Brewster Higley was a doctor, and the report is that he was treating a gunshot wound while another man waited. The other man (Trube Reese) found the poem in one of Brewster's books and suggested it should be published. It is reported that it was printed in 1873 in the "Smith County Pioneer." The article doesn't report whether copies of the original publication survive, but such material is fairly commonly traceable through "historical associations" in the area.

Following the 1873 publication of the poem, Brewster is said to have "presented the poem to Dan Kelly of nearby Gaylord who'd been a bugler during the Civil War and had enough background in music to give it a distinctive melody." (Higley is reported as amusing himself by playing the fiddle, but apparently wasn't inclined to music composition?)

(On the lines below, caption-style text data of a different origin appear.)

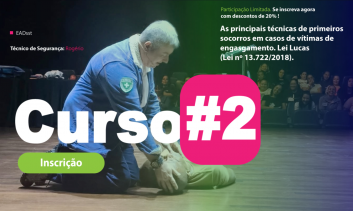 PRIMEIROS SOCORROS | (Lei nº 13.722/2018)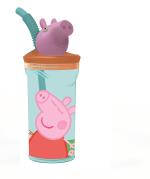 Stor - Glass, 3D figure - Peppa Pig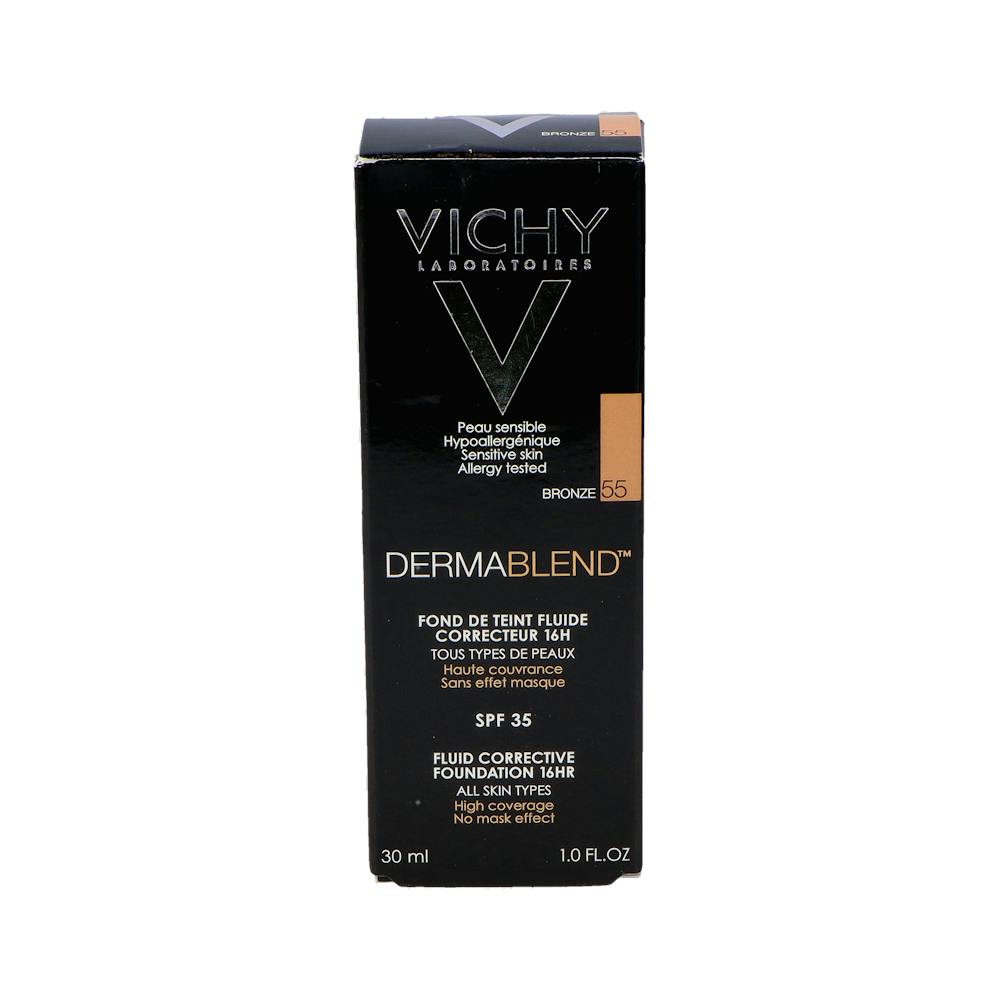 VICHY MAQ CORRECTOR DERMABLEND 55 BRONZE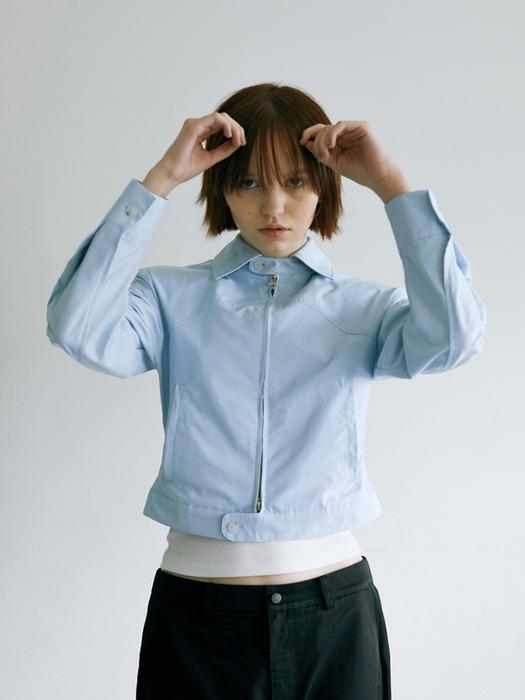 Eva Blouson _ Ice melt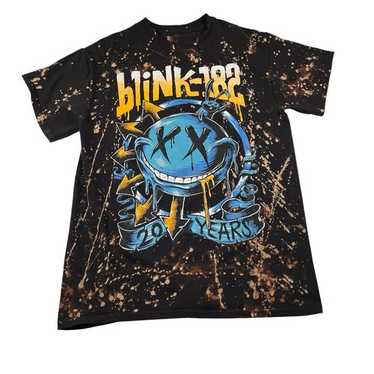 ミュージシャン 00s Blink-182 tee Vintage 2000 blink 182 - Gem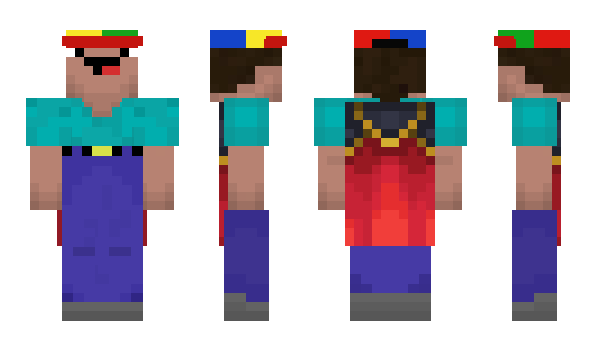 Minecraft skin Xenion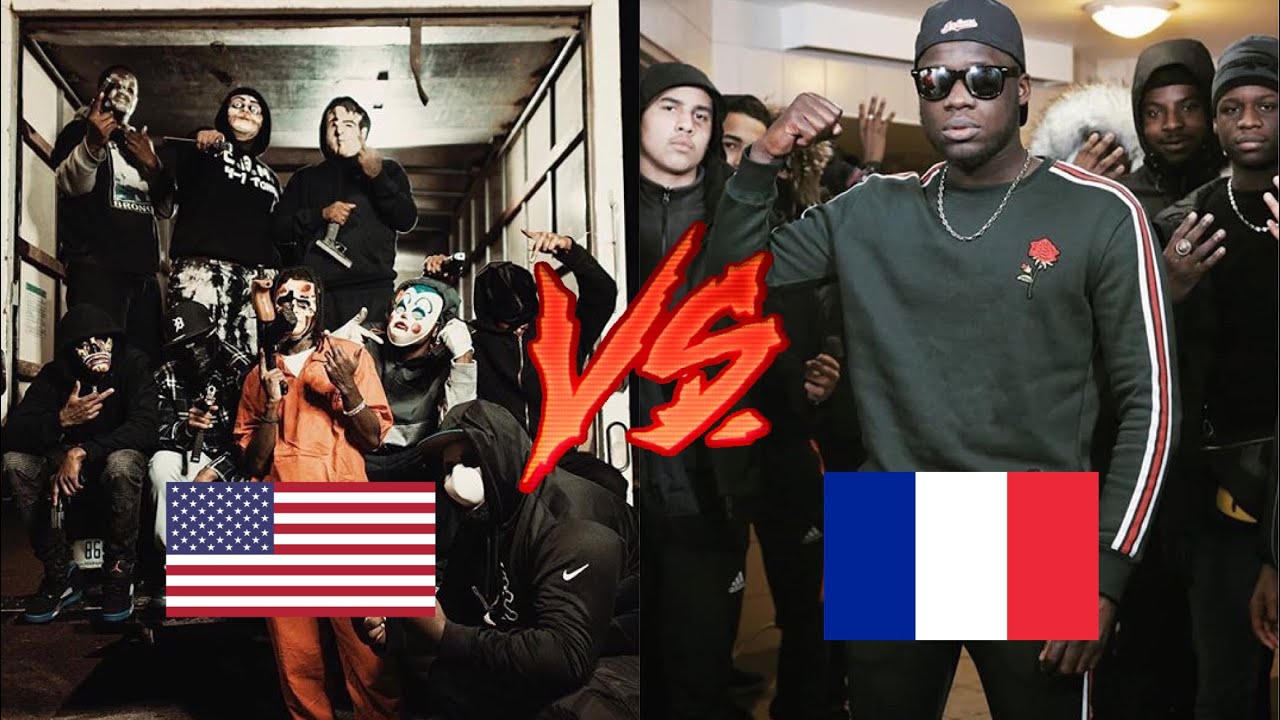 U.S. Gangsta Rap Vs. French Gangsta Rap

"Kelley then gave the song to Judge John Harlan and his family, who first played and sang it publicly.

The Harlans added a chorus to the song:

A Home ---- A Home ---
Where the deer and the antelope play
Where seldom is heard a discouraging word
And the sky is not cloudy all day.


"None of the men attempted to copyright the song."

The article reports that the song (excluding the earlier publishing as a poem) was first published in 1920 by John Lomax in his (Cowboy Songs and Country Ballads)

In 1934 William and Mary Goodwin of Arizona claimed they wrote the song, "An Arizona Home," and filed a lawsuit against NBC (radio) and various publishing houses demandng damages and prohibiting the song from being played in public.

They lost, after an NBC lawyer traced the song back to the Smith County Publication in 1873. The report is that the lawyer found the elderly Trube Reese, who told him about the Harlan family, and that Clarence Harlan (then 86) sang Higley's original words for him.

Fragments of what appear to be "original words" are scattered throughout the article, but I haven't been able to put the pieces together to see if they constitute a "full six verses" as the poem reportedly was written. Scattered bits of what may be the original are also interspersed with "later versions" by others.